Saturday, January 13, 2007

Computing the size of a convex hull

We know that in the comparison model, computing a planar convex hull takes Ω(n log n) time (or Ω(n log h, if you're picky) in any reasonable algebraic decision tree model. The proof (at least for n log n) is a simple reduction from sorting. There's a more involved proof by Yao that shows that even generating the set of vertices of the convex hull takes at least n log n time. (i.e ordering the vertices isn't the only hard part). Yao's proof is on the quadratic test model; tests on objects are allowed to be signs of quadratic polynomials, and such tests characterize all known convex hull algorithms. [Addendum: Ben-Or generalizes these results to higher-degree algebraic tests as well]
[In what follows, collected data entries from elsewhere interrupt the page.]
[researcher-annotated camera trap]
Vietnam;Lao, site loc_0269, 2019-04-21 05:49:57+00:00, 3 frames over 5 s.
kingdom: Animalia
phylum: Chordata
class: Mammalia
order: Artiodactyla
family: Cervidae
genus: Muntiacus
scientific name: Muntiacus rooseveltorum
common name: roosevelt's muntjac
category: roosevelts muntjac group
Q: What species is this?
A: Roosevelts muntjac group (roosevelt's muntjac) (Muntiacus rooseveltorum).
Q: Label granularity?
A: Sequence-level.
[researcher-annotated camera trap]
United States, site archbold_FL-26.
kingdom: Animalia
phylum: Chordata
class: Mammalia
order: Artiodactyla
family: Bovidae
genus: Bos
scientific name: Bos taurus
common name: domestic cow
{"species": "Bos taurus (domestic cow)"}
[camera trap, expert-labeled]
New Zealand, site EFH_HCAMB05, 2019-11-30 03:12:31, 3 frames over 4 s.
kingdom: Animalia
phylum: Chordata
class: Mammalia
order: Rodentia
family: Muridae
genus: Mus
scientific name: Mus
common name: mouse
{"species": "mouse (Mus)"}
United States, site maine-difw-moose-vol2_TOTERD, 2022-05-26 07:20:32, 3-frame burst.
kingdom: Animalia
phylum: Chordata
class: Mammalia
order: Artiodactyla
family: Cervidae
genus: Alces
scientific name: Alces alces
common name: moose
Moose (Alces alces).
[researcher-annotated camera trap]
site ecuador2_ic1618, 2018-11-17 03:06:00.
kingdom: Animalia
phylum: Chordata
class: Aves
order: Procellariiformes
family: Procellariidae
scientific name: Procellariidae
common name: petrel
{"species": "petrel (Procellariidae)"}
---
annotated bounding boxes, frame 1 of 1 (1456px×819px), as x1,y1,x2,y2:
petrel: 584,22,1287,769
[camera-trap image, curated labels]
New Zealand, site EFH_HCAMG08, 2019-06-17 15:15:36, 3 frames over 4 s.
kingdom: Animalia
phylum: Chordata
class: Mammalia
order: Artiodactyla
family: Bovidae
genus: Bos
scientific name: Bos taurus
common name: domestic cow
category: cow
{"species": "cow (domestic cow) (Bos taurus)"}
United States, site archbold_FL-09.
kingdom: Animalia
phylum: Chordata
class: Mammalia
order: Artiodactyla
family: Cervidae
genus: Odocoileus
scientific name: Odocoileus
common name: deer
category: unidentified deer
My question is: is it known whether estimating the size of the convex hull is also lower bounded by n log n (or n log h) in this model ? It seems like this should be true: I don't see an obvious way of using a size-estimation oracle to actually compute the hull (or its vertices) in linear time, but I don't know if there's a proof of this. Yao's proof doesn't appear to yield any direct insight into this question.

It's worth pointing out in the light of recent results by Chan, (and by Pătraşcu on point location), that we can solve the 2D convex hull problem in sub- n log n time; we pick our favorite machine model and sort the x-coordinates in sub-n log n time, and then run the Graham scan in linear time. Chan's paper achieves sub n log n bounds for the 3D convex hull and related problems.